TEXT EXCERPT
□ □ □ □
While safety issues that come to mind most often may be falls, injuries, and illnesses, mental health issues can be quite serious. Anytime people work together for 40 or more hours per week, and even when on a part-time basis, personalities clash. People are not always going to like each other and when this happens there can be stressful situations that lead to people becoming angry. If these feelings manifest, they can grow into bigger issues. Handling workplace mental health matters is just as important as handing other types of safety issues.
Mental health issues can lead to workplace violence, low employee morale, and stress. Here is some information on each of the areas, and what to keep in mind.
While it may not be every day that we turn on the television and hear of an act of workplace violence, it does happen. And when it does, many of us are shocked and watch in horror as we see images of disgruntled employees or distraught lovers causing bloodshed in the workplace. In fact, according to the U.S. Department of Labor, workplace violence is a serious safety and health issue. They report that at its extreme, homicide is the fourth-leading cause of death on the job in the country. In 2005 alone, there were 564 workplace homicides that took place.
Workplace violence may not always take place on the job. It is violence or threats of violence that may take place on the job or outside of it, with the manifestation of it taking place at work. Approximately two million workers are victims of workplace violence each year. It can happen in any occupational setting; however, it is reported that those at higher risk include employees who exchange money with the public (e.g., cashiers, bank tellers, etc.), or who deliver goods or passengers, and work alone or late at night. Those working in health care, psychiatric settings, and probation officers are also at higher risk. Additional positions that are at a higher risk for workplace violence include taxi cab drivers, letter carriers, and TV and phone line installers.
□ □ □ □
DATA PROVIDED
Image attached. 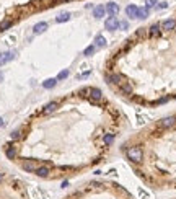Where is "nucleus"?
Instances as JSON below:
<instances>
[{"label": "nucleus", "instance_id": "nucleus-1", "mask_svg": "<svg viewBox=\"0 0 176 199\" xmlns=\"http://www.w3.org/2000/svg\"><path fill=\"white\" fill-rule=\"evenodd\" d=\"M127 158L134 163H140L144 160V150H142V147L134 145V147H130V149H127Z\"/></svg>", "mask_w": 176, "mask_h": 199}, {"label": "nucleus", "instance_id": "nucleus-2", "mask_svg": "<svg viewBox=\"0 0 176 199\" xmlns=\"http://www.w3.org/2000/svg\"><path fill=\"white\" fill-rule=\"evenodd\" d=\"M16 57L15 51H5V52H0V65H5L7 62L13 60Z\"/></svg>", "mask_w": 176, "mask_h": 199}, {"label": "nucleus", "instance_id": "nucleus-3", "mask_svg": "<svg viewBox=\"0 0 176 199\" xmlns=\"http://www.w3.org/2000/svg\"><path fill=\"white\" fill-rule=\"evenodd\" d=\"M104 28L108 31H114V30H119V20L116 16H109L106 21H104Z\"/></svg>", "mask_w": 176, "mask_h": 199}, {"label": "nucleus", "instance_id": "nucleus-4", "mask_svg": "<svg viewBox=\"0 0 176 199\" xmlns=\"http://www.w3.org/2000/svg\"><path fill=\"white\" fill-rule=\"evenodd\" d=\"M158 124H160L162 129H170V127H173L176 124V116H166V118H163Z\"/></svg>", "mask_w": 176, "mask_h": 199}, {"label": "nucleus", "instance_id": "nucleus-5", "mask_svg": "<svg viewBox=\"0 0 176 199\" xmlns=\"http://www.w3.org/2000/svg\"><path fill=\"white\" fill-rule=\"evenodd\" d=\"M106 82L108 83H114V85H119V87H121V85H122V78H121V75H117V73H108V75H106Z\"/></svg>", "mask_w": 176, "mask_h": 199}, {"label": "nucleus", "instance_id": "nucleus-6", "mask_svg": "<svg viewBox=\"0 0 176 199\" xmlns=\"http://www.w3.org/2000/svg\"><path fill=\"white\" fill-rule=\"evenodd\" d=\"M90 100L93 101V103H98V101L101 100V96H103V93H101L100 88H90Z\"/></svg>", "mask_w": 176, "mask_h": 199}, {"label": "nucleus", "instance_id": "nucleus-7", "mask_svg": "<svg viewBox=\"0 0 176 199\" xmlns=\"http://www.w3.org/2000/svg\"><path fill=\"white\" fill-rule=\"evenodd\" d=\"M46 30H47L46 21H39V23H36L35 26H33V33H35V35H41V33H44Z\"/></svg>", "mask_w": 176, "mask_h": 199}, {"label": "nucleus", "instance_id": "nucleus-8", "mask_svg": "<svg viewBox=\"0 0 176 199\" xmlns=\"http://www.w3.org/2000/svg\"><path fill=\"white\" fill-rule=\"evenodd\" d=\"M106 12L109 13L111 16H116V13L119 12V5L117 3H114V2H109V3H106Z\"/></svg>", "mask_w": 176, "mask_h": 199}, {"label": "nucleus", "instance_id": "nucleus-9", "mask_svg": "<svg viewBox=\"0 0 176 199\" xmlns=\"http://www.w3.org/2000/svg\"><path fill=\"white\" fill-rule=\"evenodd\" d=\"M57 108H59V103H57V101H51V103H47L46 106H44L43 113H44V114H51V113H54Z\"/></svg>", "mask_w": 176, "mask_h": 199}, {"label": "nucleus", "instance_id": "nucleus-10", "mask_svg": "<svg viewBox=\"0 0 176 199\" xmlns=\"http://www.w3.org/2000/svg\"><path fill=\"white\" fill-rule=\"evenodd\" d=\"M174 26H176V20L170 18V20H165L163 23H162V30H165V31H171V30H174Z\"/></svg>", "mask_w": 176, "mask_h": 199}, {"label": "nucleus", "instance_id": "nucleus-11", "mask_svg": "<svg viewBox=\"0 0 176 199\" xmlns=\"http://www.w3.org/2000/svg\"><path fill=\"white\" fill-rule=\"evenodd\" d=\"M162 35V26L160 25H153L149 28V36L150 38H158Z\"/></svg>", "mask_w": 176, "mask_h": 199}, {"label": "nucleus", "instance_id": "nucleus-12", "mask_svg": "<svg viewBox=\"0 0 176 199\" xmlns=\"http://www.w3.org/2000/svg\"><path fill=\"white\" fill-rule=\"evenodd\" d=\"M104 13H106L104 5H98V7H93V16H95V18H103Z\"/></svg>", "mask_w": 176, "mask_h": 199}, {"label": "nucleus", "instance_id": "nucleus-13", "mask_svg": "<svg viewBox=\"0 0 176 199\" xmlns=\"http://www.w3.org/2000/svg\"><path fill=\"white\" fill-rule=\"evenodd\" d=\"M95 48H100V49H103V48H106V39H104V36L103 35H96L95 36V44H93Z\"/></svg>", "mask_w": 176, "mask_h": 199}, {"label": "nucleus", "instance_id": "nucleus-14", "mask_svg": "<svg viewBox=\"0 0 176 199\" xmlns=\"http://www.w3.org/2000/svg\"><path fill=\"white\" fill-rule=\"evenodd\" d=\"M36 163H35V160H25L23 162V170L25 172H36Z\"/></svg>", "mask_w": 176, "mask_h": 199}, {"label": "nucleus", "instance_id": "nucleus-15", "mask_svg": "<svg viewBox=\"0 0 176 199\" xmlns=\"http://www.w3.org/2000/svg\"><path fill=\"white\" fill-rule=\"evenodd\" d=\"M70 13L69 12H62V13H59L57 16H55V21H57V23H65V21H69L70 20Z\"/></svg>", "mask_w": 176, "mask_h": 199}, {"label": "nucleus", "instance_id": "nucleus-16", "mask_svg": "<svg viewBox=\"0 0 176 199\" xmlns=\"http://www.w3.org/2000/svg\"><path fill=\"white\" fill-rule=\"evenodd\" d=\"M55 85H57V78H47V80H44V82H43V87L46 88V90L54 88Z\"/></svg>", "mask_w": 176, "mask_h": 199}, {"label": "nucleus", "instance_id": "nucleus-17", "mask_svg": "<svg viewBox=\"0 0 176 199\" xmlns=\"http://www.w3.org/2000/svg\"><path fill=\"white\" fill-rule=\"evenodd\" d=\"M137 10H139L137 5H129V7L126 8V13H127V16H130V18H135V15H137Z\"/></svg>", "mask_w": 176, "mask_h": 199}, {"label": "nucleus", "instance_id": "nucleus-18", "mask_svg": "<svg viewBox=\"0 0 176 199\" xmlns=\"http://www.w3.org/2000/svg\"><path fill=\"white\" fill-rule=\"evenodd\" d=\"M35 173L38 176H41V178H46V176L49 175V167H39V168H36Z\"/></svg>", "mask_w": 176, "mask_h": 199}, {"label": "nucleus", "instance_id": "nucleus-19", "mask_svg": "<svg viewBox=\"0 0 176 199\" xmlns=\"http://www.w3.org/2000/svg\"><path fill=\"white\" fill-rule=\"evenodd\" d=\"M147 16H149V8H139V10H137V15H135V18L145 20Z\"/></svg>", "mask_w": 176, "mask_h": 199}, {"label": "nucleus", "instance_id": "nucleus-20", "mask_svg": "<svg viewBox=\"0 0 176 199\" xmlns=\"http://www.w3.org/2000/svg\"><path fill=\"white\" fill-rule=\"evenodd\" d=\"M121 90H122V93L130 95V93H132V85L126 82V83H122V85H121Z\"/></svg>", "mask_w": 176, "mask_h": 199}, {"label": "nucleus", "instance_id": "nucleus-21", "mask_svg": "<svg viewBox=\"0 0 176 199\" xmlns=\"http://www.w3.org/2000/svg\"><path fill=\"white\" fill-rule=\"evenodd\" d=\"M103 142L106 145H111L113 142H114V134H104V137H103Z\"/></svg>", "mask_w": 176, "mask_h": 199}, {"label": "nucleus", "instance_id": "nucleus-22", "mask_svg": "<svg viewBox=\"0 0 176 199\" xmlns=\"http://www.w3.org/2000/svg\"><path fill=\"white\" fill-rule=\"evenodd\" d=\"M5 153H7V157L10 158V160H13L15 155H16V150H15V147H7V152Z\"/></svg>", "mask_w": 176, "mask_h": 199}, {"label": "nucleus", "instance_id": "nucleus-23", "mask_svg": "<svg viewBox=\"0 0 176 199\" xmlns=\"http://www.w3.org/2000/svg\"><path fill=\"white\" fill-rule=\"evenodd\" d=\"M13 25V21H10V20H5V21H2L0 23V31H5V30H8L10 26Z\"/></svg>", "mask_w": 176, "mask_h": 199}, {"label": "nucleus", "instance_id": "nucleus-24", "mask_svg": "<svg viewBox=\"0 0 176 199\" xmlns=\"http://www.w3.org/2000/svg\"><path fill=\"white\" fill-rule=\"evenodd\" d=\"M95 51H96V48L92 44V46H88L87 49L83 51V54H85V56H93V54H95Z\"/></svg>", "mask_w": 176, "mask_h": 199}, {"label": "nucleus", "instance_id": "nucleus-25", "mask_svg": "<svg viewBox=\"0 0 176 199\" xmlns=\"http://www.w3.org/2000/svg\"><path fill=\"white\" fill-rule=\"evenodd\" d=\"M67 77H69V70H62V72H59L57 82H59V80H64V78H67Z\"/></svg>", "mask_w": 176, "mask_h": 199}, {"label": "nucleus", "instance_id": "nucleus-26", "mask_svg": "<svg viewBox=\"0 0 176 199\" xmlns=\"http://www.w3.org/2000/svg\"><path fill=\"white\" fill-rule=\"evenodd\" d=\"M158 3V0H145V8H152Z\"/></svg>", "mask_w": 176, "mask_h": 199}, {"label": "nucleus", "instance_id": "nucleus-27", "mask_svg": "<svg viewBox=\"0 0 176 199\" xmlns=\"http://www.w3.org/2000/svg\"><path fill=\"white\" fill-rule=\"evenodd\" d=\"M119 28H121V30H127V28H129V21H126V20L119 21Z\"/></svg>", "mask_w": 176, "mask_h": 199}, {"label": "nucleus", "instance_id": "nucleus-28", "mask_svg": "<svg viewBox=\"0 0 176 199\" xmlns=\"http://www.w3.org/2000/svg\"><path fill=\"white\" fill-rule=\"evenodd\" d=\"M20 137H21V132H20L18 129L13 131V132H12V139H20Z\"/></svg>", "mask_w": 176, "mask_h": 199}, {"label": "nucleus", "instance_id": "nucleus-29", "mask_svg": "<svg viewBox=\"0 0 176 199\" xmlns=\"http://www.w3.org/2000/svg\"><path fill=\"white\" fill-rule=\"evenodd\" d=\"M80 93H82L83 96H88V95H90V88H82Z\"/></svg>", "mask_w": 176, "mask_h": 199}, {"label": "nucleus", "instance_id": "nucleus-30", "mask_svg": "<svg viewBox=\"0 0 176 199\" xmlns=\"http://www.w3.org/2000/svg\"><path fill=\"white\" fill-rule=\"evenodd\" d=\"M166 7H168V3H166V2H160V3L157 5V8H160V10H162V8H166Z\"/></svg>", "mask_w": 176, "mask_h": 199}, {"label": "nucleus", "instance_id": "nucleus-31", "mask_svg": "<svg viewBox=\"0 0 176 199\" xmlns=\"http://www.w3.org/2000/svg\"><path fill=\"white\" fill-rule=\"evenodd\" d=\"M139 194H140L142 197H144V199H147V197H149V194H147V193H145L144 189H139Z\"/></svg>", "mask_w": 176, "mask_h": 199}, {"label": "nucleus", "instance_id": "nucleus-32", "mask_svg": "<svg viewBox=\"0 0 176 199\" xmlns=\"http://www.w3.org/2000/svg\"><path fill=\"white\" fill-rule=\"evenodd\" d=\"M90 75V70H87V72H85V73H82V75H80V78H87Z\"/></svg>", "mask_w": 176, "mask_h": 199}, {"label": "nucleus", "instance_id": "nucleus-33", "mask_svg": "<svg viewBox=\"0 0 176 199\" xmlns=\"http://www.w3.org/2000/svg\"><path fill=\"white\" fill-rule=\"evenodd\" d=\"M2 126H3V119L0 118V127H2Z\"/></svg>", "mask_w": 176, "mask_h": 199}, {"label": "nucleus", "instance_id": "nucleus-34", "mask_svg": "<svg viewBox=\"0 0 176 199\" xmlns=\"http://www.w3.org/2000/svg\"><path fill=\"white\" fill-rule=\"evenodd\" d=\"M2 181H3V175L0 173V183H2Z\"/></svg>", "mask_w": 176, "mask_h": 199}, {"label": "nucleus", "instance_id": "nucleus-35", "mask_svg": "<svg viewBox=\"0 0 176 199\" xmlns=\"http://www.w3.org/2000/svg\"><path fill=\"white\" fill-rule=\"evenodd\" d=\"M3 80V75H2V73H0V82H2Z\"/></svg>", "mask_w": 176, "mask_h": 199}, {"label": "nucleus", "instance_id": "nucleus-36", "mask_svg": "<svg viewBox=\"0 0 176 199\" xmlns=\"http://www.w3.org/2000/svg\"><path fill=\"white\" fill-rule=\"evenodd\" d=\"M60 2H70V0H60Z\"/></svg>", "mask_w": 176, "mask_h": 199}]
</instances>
□ □ □ □
TASKS TO PERFORM
1. In the passage on workplace mental health, start at "While safety issues" and end after "keep in mind.". Reproduce that span word for word.
2. In the passage on workplace mental health, how many workplace homicides took place in 2005?
3. Extend the passage on workplace mental health and violence past its final sentence.

RESPONSES FOR EACH TASK
1.
While safety issues that come to mind most often may be falls, injuries, and illnesses, mental health issues can be quite serious. Anytime people work together for 40 or more hours per week, and even when on a part-time basis, personalities clash. People are not always going to like each other and when this happens there can be stressful situations that lead to people becoming angry. If these feelings manifest, they can grow into bigger issues. Handling workplace mental health matters is just as important as handing other types of safety issues.
Mental health issues can lead to workplace violence, low employee morale, and stress. Here is some information on each of the areas, and what to keep in mind.

2. 564

3.
OSHA provides a printable fact sheet on workplace violence that provides a variety of ways to help prevent it. You can access it here:
Anger management is the ability to control anger before it controls the person. Many people lack the skills to appropriately deal with their anger. Not dealing with anger in a healthy way can lead to workplace violence and stress, which can lead to health issues. If you have employees that could benefit from gaining anger management skills, you can hold a training session to discuss healthy ways to deal with anger. There are also anger management classes and seminars that the employees could be sent to. Anger itself is a natural state. The important issue is having the skills to address it in an acceptable manner, such as speaking calmly to express how you feel, journaling, and taking a cooling-off period.
Employee morale is important to business success. If your employees feel good and motivated, then they will want to help the company succeed. This is good for overall workplace health and safety. Ways you can improve employee morale include:
- Praise the successes that happen in the workplace.
- Get the employees involved in decision-making as much as possible.
- Give lots of recognition, appreciation, and positive feedback.
- Holding team building games and exercises.
- Host a monthly potluck or lunch for the employees.
- Schedule activities for the employees outside of work, such as picnics, bowling, etc.
- Lead by having an upbeat and positive attitude.
- Create a relaxing atmosphere for your employees to work in.
- Try to be accommodating to employees if they need time off for events, holidays, etc.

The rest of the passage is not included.